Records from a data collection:
================================

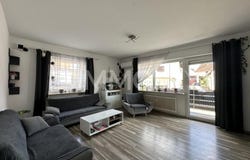 Schwanstetten, Bavaria 90596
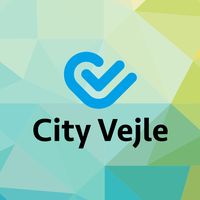cityvejle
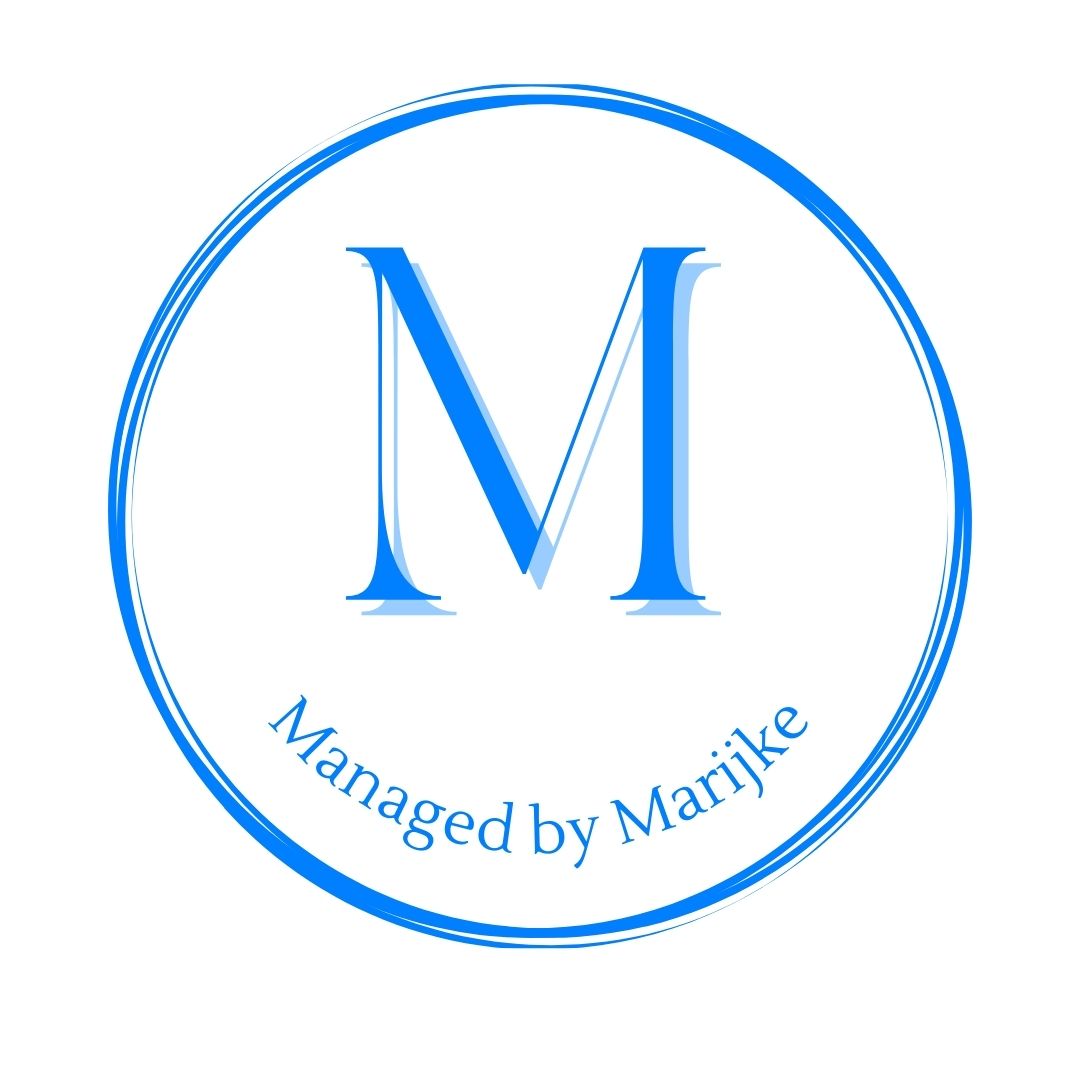 Managed-by-marijke-ovd-logo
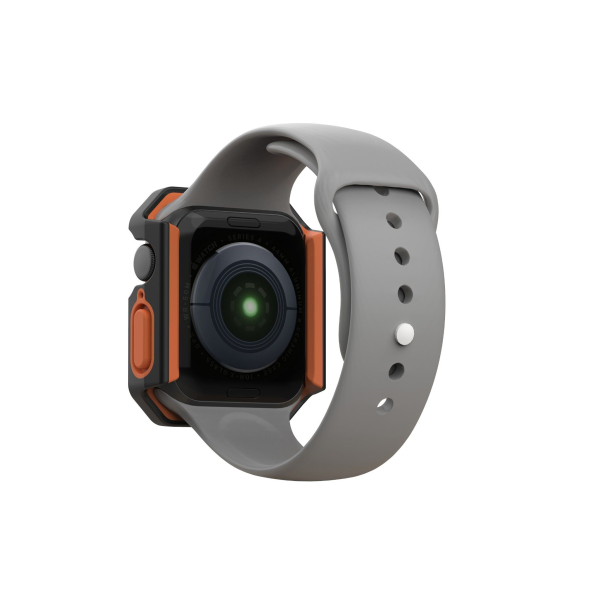 Ốp Apple Watch 42 44mm UAG Civilian-1A148D117297-5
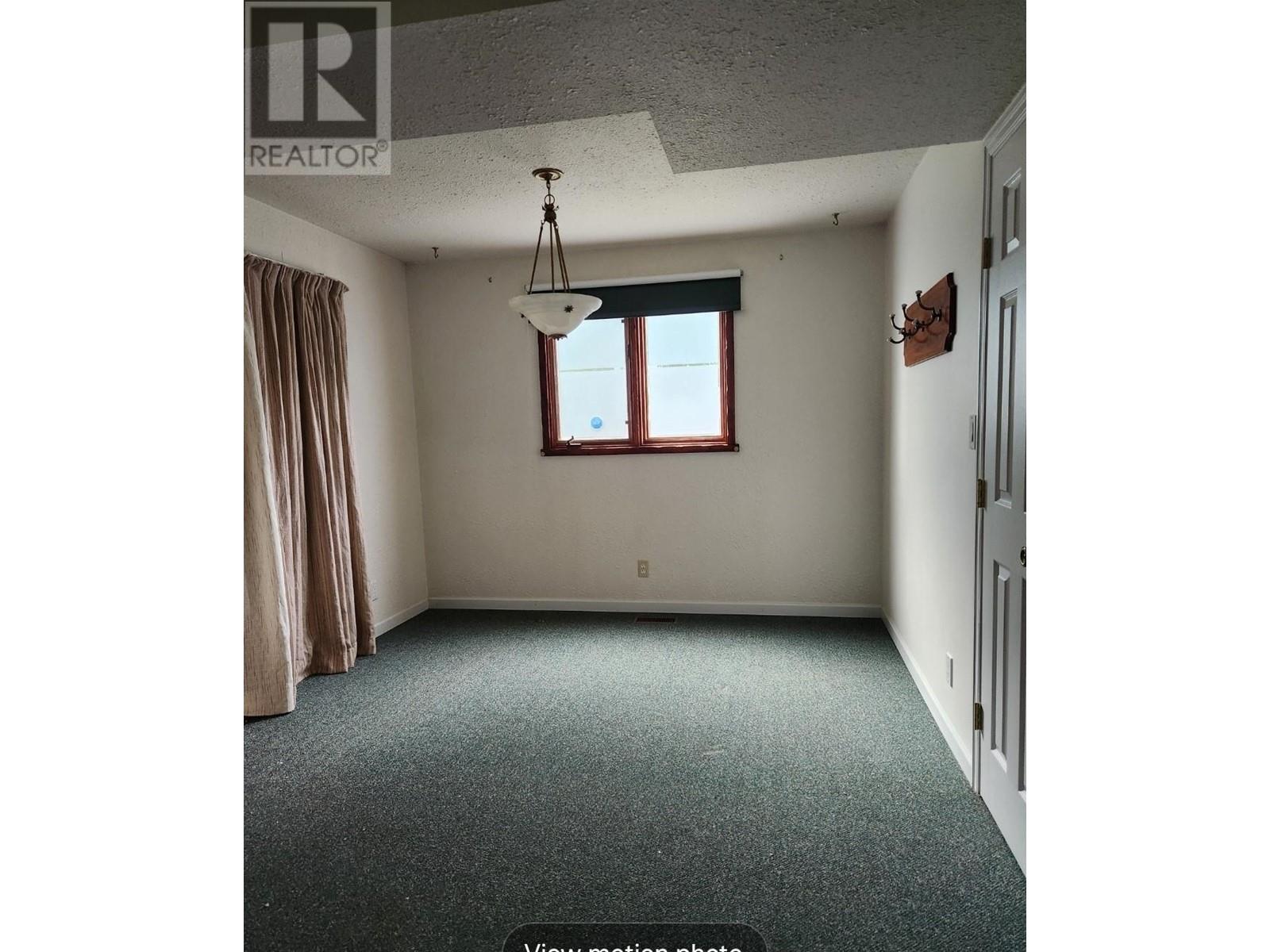 3931 HIGHLAND DRIVE - 4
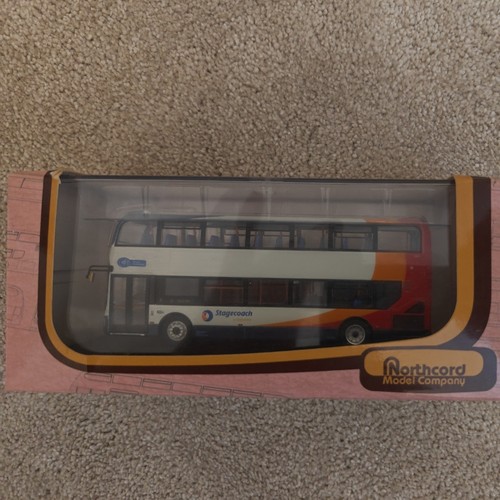 Northcord ukbus 6504 - northcord,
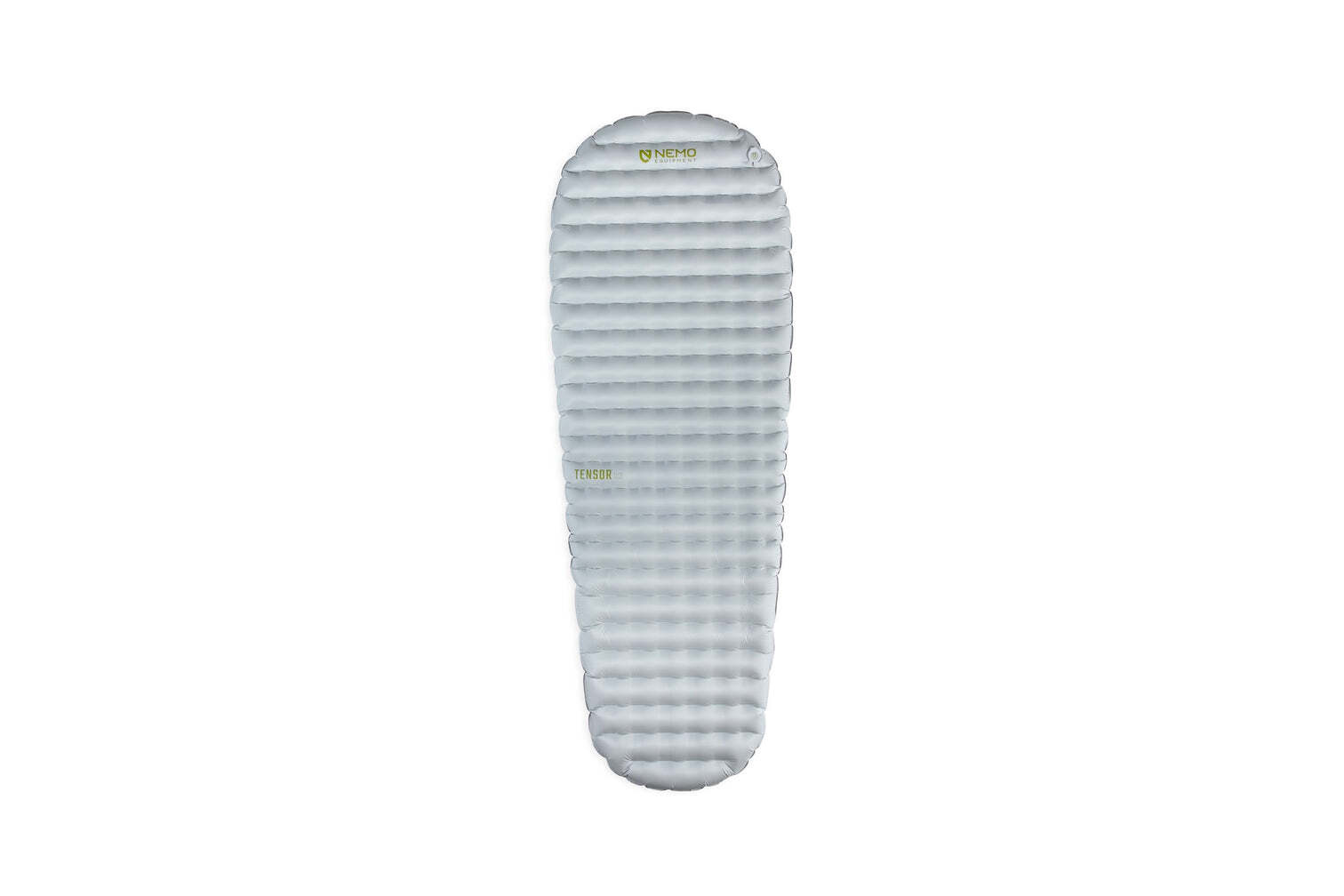 01_Tensor-Elite-RegularWideMummy_811666037305_Main_1512x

================================

> **WORK REQUIRED**
Reproduce every line of the material above word for word, leaving out the pictures.

> **ANSWER BELOW**
 Schwanstetten, Bavaria 90596
cityvejle
 Managed-by-marijke-ovd-logo
 Ốp Apple Watch 42 44mm UAG Civilian-1A148D117297-5
 3931 HIGHLAND DRIVE - 4
 Northcord ukbus 6504 - northcord,
 01_Tensor-Elite-RegularWideMummy_811666037305_Main_1512x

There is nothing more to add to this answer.